▶ [Rows]
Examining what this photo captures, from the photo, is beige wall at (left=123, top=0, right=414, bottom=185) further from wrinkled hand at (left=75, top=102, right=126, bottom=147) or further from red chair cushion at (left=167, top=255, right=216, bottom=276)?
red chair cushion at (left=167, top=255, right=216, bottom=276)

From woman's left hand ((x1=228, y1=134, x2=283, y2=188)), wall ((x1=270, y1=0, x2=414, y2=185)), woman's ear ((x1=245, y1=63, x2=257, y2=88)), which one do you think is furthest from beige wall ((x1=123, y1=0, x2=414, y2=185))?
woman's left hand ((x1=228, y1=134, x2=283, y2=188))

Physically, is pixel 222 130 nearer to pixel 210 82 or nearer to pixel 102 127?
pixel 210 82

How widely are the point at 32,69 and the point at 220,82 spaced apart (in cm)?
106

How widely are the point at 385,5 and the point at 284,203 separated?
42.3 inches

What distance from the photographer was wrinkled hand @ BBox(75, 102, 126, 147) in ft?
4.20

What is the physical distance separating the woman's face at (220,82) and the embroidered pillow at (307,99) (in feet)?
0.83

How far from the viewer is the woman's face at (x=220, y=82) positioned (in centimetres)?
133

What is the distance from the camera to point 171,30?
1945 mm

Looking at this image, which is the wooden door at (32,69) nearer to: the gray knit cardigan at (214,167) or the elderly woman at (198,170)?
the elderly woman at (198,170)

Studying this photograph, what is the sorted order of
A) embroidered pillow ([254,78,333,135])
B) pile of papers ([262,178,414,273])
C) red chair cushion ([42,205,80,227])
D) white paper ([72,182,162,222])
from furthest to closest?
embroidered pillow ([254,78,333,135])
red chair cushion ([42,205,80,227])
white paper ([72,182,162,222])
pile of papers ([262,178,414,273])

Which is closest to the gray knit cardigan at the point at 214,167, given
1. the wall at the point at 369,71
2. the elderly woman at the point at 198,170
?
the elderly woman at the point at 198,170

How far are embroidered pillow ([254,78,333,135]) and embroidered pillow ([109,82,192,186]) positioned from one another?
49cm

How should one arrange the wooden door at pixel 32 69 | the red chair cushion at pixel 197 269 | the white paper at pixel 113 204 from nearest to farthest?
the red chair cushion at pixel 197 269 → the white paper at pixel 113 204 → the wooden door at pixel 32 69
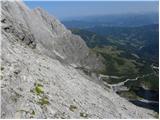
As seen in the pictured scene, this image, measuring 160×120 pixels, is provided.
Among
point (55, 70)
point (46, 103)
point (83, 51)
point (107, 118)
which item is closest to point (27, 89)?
point (46, 103)

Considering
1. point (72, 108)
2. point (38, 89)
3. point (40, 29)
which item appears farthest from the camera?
point (40, 29)

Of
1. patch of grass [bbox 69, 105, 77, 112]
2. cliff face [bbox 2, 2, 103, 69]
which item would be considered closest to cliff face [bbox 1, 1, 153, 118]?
patch of grass [bbox 69, 105, 77, 112]

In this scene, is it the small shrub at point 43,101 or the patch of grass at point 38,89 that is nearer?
the small shrub at point 43,101

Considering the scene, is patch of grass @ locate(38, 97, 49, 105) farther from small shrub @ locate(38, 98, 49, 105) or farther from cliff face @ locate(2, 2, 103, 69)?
cliff face @ locate(2, 2, 103, 69)

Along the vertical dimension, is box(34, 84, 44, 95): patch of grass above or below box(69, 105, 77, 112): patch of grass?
above

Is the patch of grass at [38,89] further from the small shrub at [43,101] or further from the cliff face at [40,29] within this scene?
the cliff face at [40,29]

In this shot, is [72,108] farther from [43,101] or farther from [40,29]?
[40,29]

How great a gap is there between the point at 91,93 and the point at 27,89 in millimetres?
16113

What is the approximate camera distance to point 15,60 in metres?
40.9

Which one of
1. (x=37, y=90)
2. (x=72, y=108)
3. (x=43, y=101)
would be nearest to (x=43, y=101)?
(x=43, y=101)

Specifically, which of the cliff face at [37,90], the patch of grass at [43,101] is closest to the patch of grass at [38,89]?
the cliff face at [37,90]

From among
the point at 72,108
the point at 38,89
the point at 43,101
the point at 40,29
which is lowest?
the point at 72,108

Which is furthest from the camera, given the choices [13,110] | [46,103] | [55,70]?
[55,70]

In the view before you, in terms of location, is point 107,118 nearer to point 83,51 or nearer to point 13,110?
point 13,110
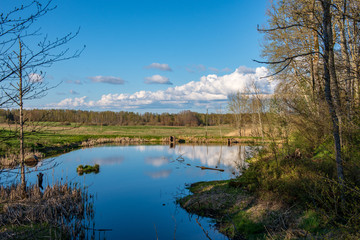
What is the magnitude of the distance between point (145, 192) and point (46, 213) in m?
6.89

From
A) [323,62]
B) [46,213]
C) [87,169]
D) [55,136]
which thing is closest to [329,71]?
[323,62]

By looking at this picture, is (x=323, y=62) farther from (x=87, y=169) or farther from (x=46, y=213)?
(x=87, y=169)

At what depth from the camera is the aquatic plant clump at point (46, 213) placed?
827 centimetres

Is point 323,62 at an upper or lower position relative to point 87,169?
upper

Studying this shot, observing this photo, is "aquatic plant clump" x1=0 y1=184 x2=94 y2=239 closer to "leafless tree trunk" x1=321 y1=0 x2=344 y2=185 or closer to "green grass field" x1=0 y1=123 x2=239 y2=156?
"green grass field" x1=0 y1=123 x2=239 y2=156

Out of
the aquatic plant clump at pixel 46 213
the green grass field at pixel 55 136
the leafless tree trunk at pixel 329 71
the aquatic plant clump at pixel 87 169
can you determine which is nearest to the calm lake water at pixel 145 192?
the aquatic plant clump at pixel 87 169

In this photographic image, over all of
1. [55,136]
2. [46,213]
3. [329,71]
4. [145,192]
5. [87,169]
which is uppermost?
[329,71]

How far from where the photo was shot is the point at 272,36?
15672 mm

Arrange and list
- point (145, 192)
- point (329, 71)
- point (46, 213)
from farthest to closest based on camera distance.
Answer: point (145, 192) → point (46, 213) → point (329, 71)

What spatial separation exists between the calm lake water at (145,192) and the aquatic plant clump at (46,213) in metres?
0.71

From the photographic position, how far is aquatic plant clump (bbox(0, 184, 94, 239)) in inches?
325

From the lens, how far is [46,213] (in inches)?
381

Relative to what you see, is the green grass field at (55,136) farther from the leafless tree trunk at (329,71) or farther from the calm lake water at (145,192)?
the leafless tree trunk at (329,71)

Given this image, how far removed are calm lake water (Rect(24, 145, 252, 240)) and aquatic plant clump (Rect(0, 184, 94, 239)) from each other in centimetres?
71
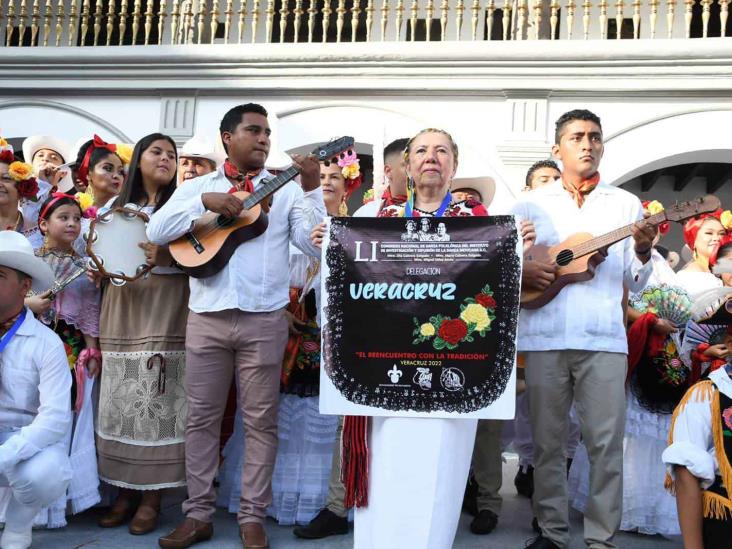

▶ [To be done]
Locate every line in the records above that contains the word "aquatic" and copy each one.

▶ [Result for this task]
At what depth from the camera is the aquatic plant clump at point (46, 213) placed?
Studying this shot, observing this photo, is "aquatic plant clump" x1=0 y1=184 x2=94 y2=239 closer to "leafless tree trunk" x1=321 y1=0 x2=344 y2=185 or closer to "green grass field" x1=0 y1=123 x2=239 y2=156?
the aquatic plant clump at pixel 46 213
the aquatic plant clump at pixel 87 169
the aquatic plant clump at pixel 87 169
What spatial separation exists between the calm lake water at (145,192) and the aquatic plant clump at (46,213) in metres?
From the photographic position, how far is aquatic plant clump (bbox(0, 184, 94, 239)) in inches?
Given this image, how far removed are calm lake water (Rect(24, 145, 252, 240)) and aquatic plant clump (Rect(0, 184, 94, 239)) from each other in centimetres?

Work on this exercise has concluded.